Huda Y. Zoghbi discovered the gene mutation in 1999 that causes Rett syndrome, a pediatric disorder in which children lose language and motor skills after initial normal development.
In 1993, she and her collaborator, Harry Orr of the University of Minnesota, found the mutation that leads to spinocerebellar ataxia type 1, characterized by progressive difficulties with balance and coordination.
Dr. Zoghbi’s lab also identified Math1, a gene that plays a critical role in the formation of a wide range of cell types, including inner ear hair cells and intestinal secretory cells.

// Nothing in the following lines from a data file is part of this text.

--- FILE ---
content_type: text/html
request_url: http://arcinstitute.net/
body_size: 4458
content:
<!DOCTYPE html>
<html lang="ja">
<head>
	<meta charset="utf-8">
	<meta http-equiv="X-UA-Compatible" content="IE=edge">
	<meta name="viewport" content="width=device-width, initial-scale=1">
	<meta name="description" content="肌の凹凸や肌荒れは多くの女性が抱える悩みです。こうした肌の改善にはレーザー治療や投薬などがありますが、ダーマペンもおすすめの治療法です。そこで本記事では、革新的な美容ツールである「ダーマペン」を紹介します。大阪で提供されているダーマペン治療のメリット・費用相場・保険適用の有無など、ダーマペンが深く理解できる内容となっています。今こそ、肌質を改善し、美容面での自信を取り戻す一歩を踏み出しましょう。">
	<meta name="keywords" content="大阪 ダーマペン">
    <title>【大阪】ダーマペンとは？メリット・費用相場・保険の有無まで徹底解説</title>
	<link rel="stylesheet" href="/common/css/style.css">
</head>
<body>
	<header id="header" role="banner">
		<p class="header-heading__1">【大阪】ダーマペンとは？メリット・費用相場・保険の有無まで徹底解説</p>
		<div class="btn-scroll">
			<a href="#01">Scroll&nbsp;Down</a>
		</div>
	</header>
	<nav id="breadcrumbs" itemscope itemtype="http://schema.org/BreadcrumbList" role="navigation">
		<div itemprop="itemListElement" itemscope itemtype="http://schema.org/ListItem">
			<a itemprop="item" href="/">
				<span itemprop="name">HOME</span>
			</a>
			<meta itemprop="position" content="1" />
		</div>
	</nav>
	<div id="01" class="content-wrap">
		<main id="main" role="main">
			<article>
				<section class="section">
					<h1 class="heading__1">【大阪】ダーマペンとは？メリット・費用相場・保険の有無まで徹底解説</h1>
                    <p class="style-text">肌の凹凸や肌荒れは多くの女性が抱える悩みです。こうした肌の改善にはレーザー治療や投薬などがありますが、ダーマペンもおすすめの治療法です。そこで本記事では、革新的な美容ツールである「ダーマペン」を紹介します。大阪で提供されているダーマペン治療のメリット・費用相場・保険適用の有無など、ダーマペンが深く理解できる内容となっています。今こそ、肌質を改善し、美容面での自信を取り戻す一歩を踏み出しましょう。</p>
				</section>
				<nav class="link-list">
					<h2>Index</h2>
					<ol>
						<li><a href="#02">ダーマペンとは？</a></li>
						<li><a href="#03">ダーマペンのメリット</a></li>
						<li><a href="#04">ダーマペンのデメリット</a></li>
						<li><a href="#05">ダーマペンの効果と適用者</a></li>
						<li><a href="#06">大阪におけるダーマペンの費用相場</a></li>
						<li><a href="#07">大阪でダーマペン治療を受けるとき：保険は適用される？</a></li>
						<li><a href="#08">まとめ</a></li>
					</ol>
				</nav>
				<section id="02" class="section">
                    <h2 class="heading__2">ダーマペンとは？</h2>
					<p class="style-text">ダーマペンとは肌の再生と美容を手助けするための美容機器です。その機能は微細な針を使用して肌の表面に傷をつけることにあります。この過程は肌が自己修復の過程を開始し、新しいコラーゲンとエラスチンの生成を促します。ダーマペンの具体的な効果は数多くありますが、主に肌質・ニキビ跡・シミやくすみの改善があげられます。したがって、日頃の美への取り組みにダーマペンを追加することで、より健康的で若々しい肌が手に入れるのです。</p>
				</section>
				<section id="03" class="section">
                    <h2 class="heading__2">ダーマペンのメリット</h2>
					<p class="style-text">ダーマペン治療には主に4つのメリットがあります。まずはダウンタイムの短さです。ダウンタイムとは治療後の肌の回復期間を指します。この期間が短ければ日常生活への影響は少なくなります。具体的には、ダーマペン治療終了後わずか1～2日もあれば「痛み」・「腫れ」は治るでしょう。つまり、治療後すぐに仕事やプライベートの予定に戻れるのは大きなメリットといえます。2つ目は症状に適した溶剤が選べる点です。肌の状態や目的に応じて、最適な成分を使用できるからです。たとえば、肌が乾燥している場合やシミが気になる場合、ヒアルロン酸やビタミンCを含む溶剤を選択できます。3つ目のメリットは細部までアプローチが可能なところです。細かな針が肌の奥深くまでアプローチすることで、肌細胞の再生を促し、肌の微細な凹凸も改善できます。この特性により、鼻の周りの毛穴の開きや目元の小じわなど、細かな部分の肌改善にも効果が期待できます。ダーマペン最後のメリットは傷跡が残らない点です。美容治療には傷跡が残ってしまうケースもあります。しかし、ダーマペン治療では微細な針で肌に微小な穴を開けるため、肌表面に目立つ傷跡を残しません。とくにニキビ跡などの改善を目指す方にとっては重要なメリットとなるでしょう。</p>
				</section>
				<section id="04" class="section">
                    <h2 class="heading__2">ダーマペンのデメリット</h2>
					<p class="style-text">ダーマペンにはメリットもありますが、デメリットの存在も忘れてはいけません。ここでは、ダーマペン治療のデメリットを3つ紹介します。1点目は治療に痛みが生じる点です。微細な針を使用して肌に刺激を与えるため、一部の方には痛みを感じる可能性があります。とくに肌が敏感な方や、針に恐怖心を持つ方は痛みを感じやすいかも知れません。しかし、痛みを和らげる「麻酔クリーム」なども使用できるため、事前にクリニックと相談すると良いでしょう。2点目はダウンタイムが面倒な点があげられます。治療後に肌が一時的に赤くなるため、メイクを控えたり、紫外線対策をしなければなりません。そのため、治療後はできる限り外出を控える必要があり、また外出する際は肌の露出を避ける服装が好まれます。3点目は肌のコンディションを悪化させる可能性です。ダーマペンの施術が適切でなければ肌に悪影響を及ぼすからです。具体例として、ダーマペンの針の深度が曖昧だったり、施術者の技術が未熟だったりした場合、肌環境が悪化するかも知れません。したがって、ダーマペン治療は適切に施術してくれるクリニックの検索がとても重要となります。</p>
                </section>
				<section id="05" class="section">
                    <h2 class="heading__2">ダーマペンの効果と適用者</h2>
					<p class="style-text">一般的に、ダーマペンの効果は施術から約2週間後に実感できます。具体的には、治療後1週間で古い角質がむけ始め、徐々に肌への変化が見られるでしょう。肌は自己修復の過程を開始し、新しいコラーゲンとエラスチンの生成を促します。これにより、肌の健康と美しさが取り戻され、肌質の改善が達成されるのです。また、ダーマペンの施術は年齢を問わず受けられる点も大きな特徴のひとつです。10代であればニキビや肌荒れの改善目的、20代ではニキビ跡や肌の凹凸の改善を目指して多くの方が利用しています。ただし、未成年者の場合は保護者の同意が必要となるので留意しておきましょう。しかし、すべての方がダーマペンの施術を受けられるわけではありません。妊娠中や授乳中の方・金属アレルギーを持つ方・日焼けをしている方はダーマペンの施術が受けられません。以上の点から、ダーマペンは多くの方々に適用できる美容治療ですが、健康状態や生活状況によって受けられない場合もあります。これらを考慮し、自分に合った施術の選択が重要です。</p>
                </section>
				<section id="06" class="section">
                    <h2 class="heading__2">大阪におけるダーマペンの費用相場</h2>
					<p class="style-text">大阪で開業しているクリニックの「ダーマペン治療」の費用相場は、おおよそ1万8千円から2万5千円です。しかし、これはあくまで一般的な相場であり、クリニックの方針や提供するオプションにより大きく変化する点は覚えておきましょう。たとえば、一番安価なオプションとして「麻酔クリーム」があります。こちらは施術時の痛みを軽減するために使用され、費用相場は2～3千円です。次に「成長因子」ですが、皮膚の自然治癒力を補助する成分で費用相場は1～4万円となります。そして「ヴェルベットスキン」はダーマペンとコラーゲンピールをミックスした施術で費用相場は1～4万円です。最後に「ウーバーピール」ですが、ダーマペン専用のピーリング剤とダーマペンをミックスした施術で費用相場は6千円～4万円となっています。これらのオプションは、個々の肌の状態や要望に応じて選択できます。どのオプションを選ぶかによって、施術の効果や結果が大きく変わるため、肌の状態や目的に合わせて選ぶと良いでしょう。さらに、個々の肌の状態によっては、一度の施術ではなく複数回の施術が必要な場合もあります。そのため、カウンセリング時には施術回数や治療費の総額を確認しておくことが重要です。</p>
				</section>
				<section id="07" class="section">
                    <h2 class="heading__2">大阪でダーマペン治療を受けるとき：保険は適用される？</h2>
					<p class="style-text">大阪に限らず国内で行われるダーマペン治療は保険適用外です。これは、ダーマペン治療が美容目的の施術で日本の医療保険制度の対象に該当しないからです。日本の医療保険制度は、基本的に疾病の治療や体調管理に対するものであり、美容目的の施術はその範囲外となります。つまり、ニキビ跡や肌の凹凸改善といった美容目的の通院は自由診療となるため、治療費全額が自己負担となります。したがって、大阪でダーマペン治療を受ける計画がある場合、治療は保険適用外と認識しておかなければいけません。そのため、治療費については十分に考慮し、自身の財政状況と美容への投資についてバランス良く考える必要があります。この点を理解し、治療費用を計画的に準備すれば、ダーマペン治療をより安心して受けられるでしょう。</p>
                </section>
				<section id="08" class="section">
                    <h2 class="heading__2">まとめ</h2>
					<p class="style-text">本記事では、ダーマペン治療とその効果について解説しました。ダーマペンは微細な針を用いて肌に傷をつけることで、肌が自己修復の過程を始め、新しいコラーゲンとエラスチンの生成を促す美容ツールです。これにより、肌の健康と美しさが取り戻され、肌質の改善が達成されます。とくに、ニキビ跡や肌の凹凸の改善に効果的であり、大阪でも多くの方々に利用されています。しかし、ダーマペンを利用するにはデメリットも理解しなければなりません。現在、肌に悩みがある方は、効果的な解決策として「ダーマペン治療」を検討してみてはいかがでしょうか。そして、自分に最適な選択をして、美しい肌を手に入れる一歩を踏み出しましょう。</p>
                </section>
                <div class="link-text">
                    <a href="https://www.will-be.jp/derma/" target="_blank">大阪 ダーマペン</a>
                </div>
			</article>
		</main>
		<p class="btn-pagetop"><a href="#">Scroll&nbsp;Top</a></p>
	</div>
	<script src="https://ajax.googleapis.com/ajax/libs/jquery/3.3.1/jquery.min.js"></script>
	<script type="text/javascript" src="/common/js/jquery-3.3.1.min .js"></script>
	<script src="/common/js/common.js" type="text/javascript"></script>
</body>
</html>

“Dr. Zoghbi has made invaluable contributions to our understanding of the genetic roots of the deadly neurodegenerative disorder spinocerebellar ataxia type 1 and of the autism spectrum disorder Rett syndrome,” said Arthur S. Levine, Pitt’s senior vice chancellor for the health sciences and dean of University of Pittsburgh School of Medicine. “Her work continues to demonstrate the role that basic genetics and molecular neuroscience can play in understanding complex brain disorders.”
Dr. Zoghbi will accept the University of Pittsburgh School of Medicine’s most prestigious honor during Science 2013 — Convergence, which is held Oct. 2-4 at Alumni Hall, Oakland.
She is professor in the departments of pediatrics, molecular and human genetics, neurology and neuroscience and the Program in developmental biology at the Baylor College of Medicine, among other academic and medical positions.